If you were to look at a family picture from my childhood, you would say, “What a nice looking family.” We were picture perfect. I grew up in the country in a large home built by my father, a “self-made man” whose company grew to great financial success. My mother, a beautiful woman, worked in marketing, taught Sunday school, and was involved in school activities. She even taught aerobics on the side. We were a busy and successful family.

It was in the midst of this busyness that my world began to privately crumble. My mother often used babysitters when I was young. One babysitter, a high schooler, would take us over to her boyfriend’s house while she was caring for us. It was there that I was first exposed to pornographic videos. I was ten.

Not too long after, friends of the boyfriend began to commit acts against me. They would physically hurt me or threaten me if I resisted. At that age, I wasn’t able to comprehend what was happening. All I knew was that I had a terrible secret, and I began to hate myself.

The abuse continued as I moved into junior high. It expanded from the friends of my babysitter’s boyfriend to the boys in the neighborhood. I then began to enter into controlling relationships. I remember one in particular.

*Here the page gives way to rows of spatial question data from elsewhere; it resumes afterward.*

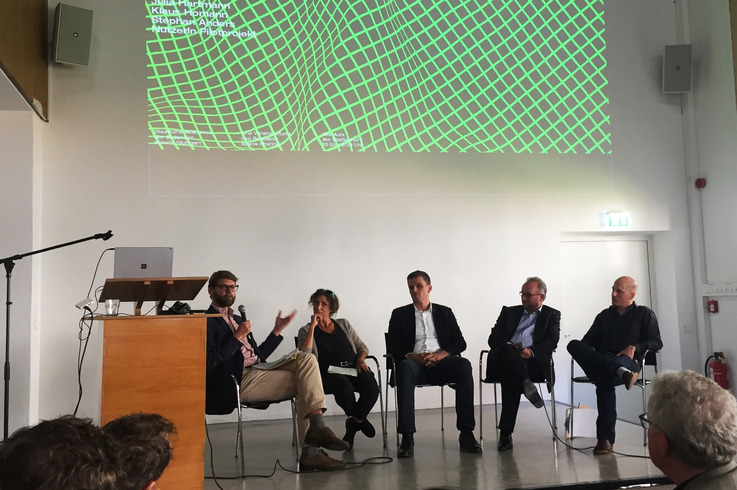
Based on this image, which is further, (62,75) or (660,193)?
(660,193)

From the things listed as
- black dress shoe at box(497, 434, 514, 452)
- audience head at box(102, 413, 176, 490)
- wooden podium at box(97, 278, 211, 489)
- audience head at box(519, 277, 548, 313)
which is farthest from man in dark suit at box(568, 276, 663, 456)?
audience head at box(102, 413, 176, 490)

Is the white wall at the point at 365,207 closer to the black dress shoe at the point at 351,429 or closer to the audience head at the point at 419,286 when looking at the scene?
the audience head at the point at 419,286

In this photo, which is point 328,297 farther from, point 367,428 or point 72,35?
point 72,35

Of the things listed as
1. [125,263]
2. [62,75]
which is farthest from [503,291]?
[62,75]

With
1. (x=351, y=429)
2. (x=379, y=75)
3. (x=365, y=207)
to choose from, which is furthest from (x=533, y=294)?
(x=379, y=75)

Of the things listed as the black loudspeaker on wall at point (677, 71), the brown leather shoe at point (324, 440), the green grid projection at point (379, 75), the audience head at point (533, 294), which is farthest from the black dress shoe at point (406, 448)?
the black loudspeaker on wall at point (677, 71)

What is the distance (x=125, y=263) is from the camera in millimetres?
3422

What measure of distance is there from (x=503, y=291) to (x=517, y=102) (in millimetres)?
1794

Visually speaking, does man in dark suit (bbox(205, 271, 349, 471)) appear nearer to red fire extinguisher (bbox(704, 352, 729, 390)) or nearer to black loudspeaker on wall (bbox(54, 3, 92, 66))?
black loudspeaker on wall (bbox(54, 3, 92, 66))

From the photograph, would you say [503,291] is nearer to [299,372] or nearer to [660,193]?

When I was fifteen, I met a boy in high school who was older than me. He preyed on controlling others, and I willingly came under his mental, emotional, and physical control. If I spoke to another boy in the hallway, he would come beside me and hold my hand. What others could not see is that he would squeeze my hand until I wanted to drop to my knees in pain.

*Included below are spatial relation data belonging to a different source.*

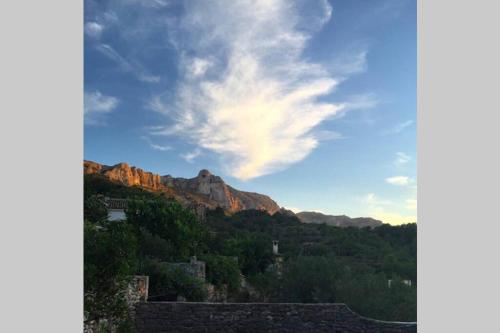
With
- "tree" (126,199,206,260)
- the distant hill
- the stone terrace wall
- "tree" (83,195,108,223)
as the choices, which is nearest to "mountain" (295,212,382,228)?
the distant hill

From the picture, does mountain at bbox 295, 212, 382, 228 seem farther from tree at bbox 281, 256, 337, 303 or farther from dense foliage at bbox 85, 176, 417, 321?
tree at bbox 281, 256, 337, 303

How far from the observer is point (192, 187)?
1123 cm

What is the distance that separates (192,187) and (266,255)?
491 cm

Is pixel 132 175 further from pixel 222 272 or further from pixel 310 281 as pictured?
pixel 310 281

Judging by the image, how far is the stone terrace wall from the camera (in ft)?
17.7

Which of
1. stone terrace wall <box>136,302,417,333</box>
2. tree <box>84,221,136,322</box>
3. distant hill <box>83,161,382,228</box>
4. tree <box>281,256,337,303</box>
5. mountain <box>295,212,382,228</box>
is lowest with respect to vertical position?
tree <box>281,256,337,303</box>

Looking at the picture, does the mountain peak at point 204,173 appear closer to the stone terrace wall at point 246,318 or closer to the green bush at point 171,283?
the green bush at point 171,283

My boyfriend had a friend, Jason, and the three of us did a lot together. Jason was very nice to me; he was kind and nonthreatening. When my boyfriend saw that Jason and I were friends, he told me that I couldn’t hang around with Jason anymore. I obeyed and ended the friendship.

One night, a couple of weeks later, Jason drove to my house in tears. He was armed with a bottle of tequila and a loaded .22 caliber handgun. He said he could not understand why I had stopped being his friend, and he wanted to kill himself. We talked for two hours and mended our friendship. During our conversation, I asked him to unload the gun, and he did. By the time we were finished talking, we were both smiling, and we hugged good night. I gave him back the bullets as there didn’t seem to be a threat anymore—another secret I hid from my family.

The next day, I learned Jason was dead. After Jason left my house, his car slid off the icy country road and got stuck. According to police, he tried to dislodge his car with some boards but was unsuccessful. So he sat back down in the driver’s seat, reloaded the gun, and shot himself in the head. I was the last person to see him alive. Since I had returned the bullets to him, I naturally blamed myself. I was sixteen, and another negative emotion—guilt—was added to my life.

From that point forward, I stopped actively living life in a healthy way. I got pregnant, suffered a miscarriage, and barely graduated high school. I surrounded myself with abusive relationships familiar to what I had experienced in the past. Distrust for people grew, and I began to view myself as “damaged goods” with no value to anyone.

I turned to alcohol, and it helped block out the voices in my mind that screamed I wasn’t good enough or pretty enough or smart enough.